311 and Zebrahead at Bogart's

By Jason Koerner

It was a freezing cold night in Cincinnati when reggae-rock icons 311 came to town to warm things up with Zebrahead. It was a great night for live music, and the whole town seemed brave enough to handle the cold for a show like this Thursday night event. So what happened? Here's what you missed if you stayed on our side of the river…

I walked in as Zebrahead was already in progress. Between getting lost - pardon me, we weren't lost - taking the scenic route, stopping to get gas and therefore actually making it to Ohio, and the usual quest for a spot to park in which my truck would not get "borrowed" by the friendly local towing service; we were late. It was a pleasant surprise to see that Zebrahead was mid-set, because I thought at one point in the night they would be mopping the floors by the time we arrived. I was very impressed with their performance, not so much for its musical value, but more for the entertainment aspect of it. They were a FUN band to watch. They actually talked to the crowd- what a concept, right? At one point they poked fun at their own material (I think it was their material) and played several songs that used the same chords. It was hilarious! Another highlight of their humorous set was when they took ANY request from the audience. The milestone of this series of 30-second blips had to be "Smells Like Teen Spirit," due to the comment "I thought it was a requirement to know how to play this song in order to be a musician." You may know the band for their more popular tune "Playmate of the Year" which, of course, was played that night.

Three-eleven had a killer performance lined up, but their interaction with the crowd left a little to be desired. Zebrahead really cut a huge path in public relations before 311 came out, so it was a difficult act to follow in that respect. However, this lack of people skills was further illustrated later on that night as the band failed to show up for their own "after show party" and in turn ticked off 25-30 fans with worthless passes. Not the greatest way to keep your fans loyal, eh?
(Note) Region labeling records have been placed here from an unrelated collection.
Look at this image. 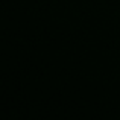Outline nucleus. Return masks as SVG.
<instances>
[]
</instances>
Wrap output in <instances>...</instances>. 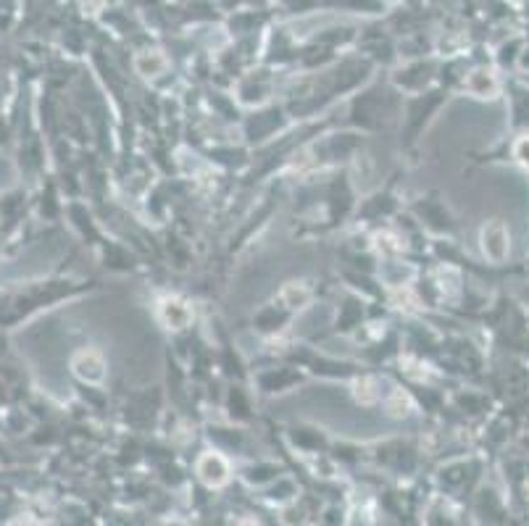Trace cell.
I'll list each match as a JSON object with an SVG mask.
<instances>
[{"instance_id": "obj_6", "label": "cell", "mask_w": 529, "mask_h": 526, "mask_svg": "<svg viewBox=\"0 0 529 526\" xmlns=\"http://www.w3.org/2000/svg\"><path fill=\"white\" fill-rule=\"evenodd\" d=\"M469 90L474 92V95H480V98H490L493 92L498 90L495 77H493L490 71H474V74L469 77Z\"/></svg>"}, {"instance_id": "obj_3", "label": "cell", "mask_w": 529, "mask_h": 526, "mask_svg": "<svg viewBox=\"0 0 529 526\" xmlns=\"http://www.w3.org/2000/svg\"><path fill=\"white\" fill-rule=\"evenodd\" d=\"M74 371L85 379V382H100L106 376V364L95 350H85L74 358Z\"/></svg>"}, {"instance_id": "obj_5", "label": "cell", "mask_w": 529, "mask_h": 526, "mask_svg": "<svg viewBox=\"0 0 529 526\" xmlns=\"http://www.w3.org/2000/svg\"><path fill=\"white\" fill-rule=\"evenodd\" d=\"M163 321L169 326H174V329H182L184 324L190 321V308L182 305V303H177V300H166L163 303Z\"/></svg>"}, {"instance_id": "obj_7", "label": "cell", "mask_w": 529, "mask_h": 526, "mask_svg": "<svg viewBox=\"0 0 529 526\" xmlns=\"http://www.w3.org/2000/svg\"><path fill=\"white\" fill-rule=\"evenodd\" d=\"M282 298H285V303H287V305H303V303L308 300V293H306L303 287H296V284H290V287H285Z\"/></svg>"}, {"instance_id": "obj_1", "label": "cell", "mask_w": 529, "mask_h": 526, "mask_svg": "<svg viewBox=\"0 0 529 526\" xmlns=\"http://www.w3.org/2000/svg\"><path fill=\"white\" fill-rule=\"evenodd\" d=\"M482 253L493 263H503L508 258L511 240H508V229L501 222H490L482 227Z\"/></svg>"}, {"instance_id": "obj_4", "label": "cell", "mask_w": 529, "mask_h": 526, "mask_svg": "<svg viewBox=\"0 0 529 526\" xmlns=\"http://www.w3.org/2000/svg\"><path fill=\"white\" fill-rule=\"evenodd\" d=\"M135 67L142 77H156L166 69V58H163L159 50H145L135 58Z\"/></svg>"}, {"instance_id": "obj_2", "label": "cell", "mask_w": 529, "mask_h": 526, "mask_svg": "<svg viewBox=\"0 0 529 526\" xmlns=\"http://www.w3.org/2000/svg\"><path fill=\"white\" fill-rule=\"evenodd\" d=\"M198 477L206 481L208 487H222L224 481L230 480V466L222 456L206 453L198 460Z\"/></svg>"}, {"instance_id": "obj_8", "label": "cell", "mask_w": 529, "mask_h": 526, "mask_svg": "<svg viewBox=\"0 0 529 526\" xmlns=\"http://www.w3.org/2000/svg\"><path fill=\"white\" fill-rule=\"evenodd\" d=\"M513 156H516V160H519L524 169H529V138H522L516 145H513Z\"/></svg>"}]
</instances>
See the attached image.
Anyway, what the group lacked in PR skills, they made up for musically. Their music was trademark-tight, featuring the off-beat rhythms and blend of modern rock and reggae sounds that have pushed them to the top of their game, though they still a mainstream flavor, at least enough to get sufficient radio play. They opened not with an introduction or ‘hello,' but "Down." They continued to pump out tunes to make the crowd move all night long. Great music to dance to, but just don't expect to meet and greet them afterwards.